> Penggalan Dokumen:
──────

REPUBLIKA.CO.ID, JAKARTA -- Pada masa kejayaan Islam, Istanbul adalah ibu kota Kesultanan Turki Usmani. Sebelumnya, kota ini bernama Konstantinopel yang merupakan ibu kota Kekaisaran Bizantium.
Pada masa jayanya, Bizantium adalah negara adidaya yang hanya dapat disaingi oleh Persia. Konstantinopel bertahan selama seribu tahun sebagai ibu kota Bizantium sampai akhirnya Turki Usmani merebutnya pada 1453 M dan menjadikannya sebagai pusat pemerintahan.
Di bawah Turki Usmani, Konstantinopel yang kemudian berubah nama menjadi Istanbul dibangun hingga menjadi salah satu pusat peradaban dunia. Kekuasaannya meliputi wilayah yang sangat luas, yakni Eropa Timur, Timur Tengah, hingga Afrika Utara.
Selain berhasil meluaskan wilayah, Turki Usmani pun menorehkan kemajuan di bidang arsitektur. Banyak masjid dan istana megah dibangun. Dibangun pula pasar, rumah sakit, sekolah, dan sarana-sarana penting lainnya.

──────

> Data yang Dikaji:
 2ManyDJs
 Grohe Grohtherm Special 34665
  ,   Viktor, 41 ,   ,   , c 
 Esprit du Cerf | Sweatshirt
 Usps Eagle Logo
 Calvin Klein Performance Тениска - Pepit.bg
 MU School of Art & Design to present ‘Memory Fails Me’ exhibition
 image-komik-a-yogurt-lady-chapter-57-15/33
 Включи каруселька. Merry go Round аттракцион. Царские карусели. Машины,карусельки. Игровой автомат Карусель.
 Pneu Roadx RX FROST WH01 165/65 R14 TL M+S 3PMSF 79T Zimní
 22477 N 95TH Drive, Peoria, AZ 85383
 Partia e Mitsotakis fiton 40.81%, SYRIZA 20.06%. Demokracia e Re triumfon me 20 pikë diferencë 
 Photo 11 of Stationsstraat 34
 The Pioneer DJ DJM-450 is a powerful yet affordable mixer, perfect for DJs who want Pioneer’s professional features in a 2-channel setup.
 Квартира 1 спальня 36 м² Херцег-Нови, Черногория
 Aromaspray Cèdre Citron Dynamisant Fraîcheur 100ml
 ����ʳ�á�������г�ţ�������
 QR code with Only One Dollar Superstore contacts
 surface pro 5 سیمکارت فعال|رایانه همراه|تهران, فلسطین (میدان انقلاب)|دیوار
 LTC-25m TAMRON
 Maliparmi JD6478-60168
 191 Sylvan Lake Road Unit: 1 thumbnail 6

──────

> Petunjuk Pengerjaan:
1) Menurut teks tentang sejarah Istanbul, jenis bangunan dan sarana apa saja yang dibangun pada masa Turki Usmani? Sebutkan semuanya.
2) Pada tahun berapa Turki Usmani merebut Konstantinopel menurut teks tentang sejarah Istanbul?

> Kunci Jawaban:
1) Masjid, istana, pasar, rumah sakit, dan sekolah.

2) Turki Usmani merebut Konstantinopel pada tahun 1453 M.